_ARBEITSAUFTRAG:_
• a. Kannst du im Text zur „Sozialhilfe Neu“ die Passage ändern, die mit „Dass ein Bundesland“ beginnt und weiter bis „mit behinderten Kindern.“ reicht, und sie so neu wiedergeben, dass „Land“ an der Stelle von „Bundesland“ steht?
• b. Was sagt der Text zur „Sozialhilfe Neu“ zu diesen Punkten?
(i) An welchem Tag beschloss die Regierung die „Sozialhilfe Neu“?
(ii) Wie viel Euro monatlich bekommt das zweite Kind nach dem neuen Gesetz?
(iii) Wie viele Familien mit drei oder mehr Kindern sind von den Kürzungen betroffen?

Am 25. April beschloss die schwarz-blaue Regierung die „Sozialhilfe Neu“. Das Gesetz ersetzt die Mindestsicherung und bedeutet für die Betroffenen Kürzungen. Denn der Gesamtbetrag an Einkommen wird gedeckelt – selbst Zuschüssen von Land oder Gemeinde werden abgezogen. Vor allem Kinder werden nicht zureichend vor Armut geschützt. Nun bringt die SPÖ gegen das Gesetz eine Klage beim Verfassungsgerichtshof ein.
Dass ein Bundesland oder eine Gemeinde Sozialhilfe-Bezieher unterstützt, ist mit dem Sozialhilfe-Gesetz defacto nicht mehr möglich. Denn alles, was die Bezieher bekommen, wird von der Mindestsicherung abgezogen. Wer arm ist, darf nicht mehr als 885,47 Euro haben – so will es das Gesetz. Am härtesten trifft die „Sozialhilfe Neu“ Kinder, Lernschwache und Familien mit behinderten Kindern.
Kürzungen bei Familien verstößt gegen Kinderrechte
Mehr als die Hälfte aller Mindestsicherungsbezieher lebt in Familien mit Kindern. Und Kinder sind besonders vor Armut zu schützen, denn sie können nichts für ihre Notlage. Das steht auch in den Kinderrechten, die in Österreich als höchstes Gesetz auf einer Ebene mit der Verfassung gelten. Doch im schwarz-blauen Gesetz wird besonders bei Kindern gekürzt: Zwar gibt es für das erste Kind einen etwas höheren Mindestsicherungs-Betrag von 216 Euro (statt bisher mind. 155 Euro). Ab dem 2. Kind gibt es allerdings drastisch weniger: Das zweite Kind bekommt nur mehr 129 Euro und jedes weitere nur noch 43 Euro monatlich. Das sind 1,50 Euro am Tag, von denen sie leben müssen.
Über 54.400 Familien mit drei oder mehr Kindern sind von diesen Kürzungen betroffen.

_FOLGENDES MATERIAL:_
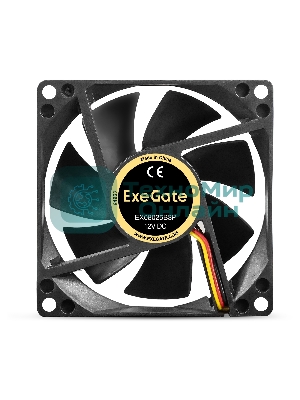 Вентилятор для корпуса ExeGate EX08025B3P черный, 80 мм, 2000 об/мин, 19 дБ, 3 pin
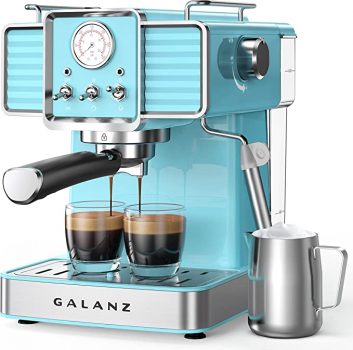 Amazon:  Galanz Retro Espresso Machine With Milk Frother For $130.83 + Free Shipping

_GELÖSTE AUFGABEN:_
• a.
Dass ein Land oder eine Gemeinde Sozialhilfe-Bezieher unterstützt, ist mit dem Sozialhilfe-Gesetz defacto nicht mehr möglich. Denn alles, was die Bezieher bekommen, wird von der Mindestsicherung abgezogen. Wer arm ist, darf nicht mehr als 885,47 Euro haben – so will es das Gesetz. Am härtesten trifft die „Sozialhilfe Neu“ Kinder, Lernschwache und Familien mit behinderten Kindern.

• b.
(i) Am 25. April.
(ii) 129 Euro.
(iii) Über 54.400 Familien.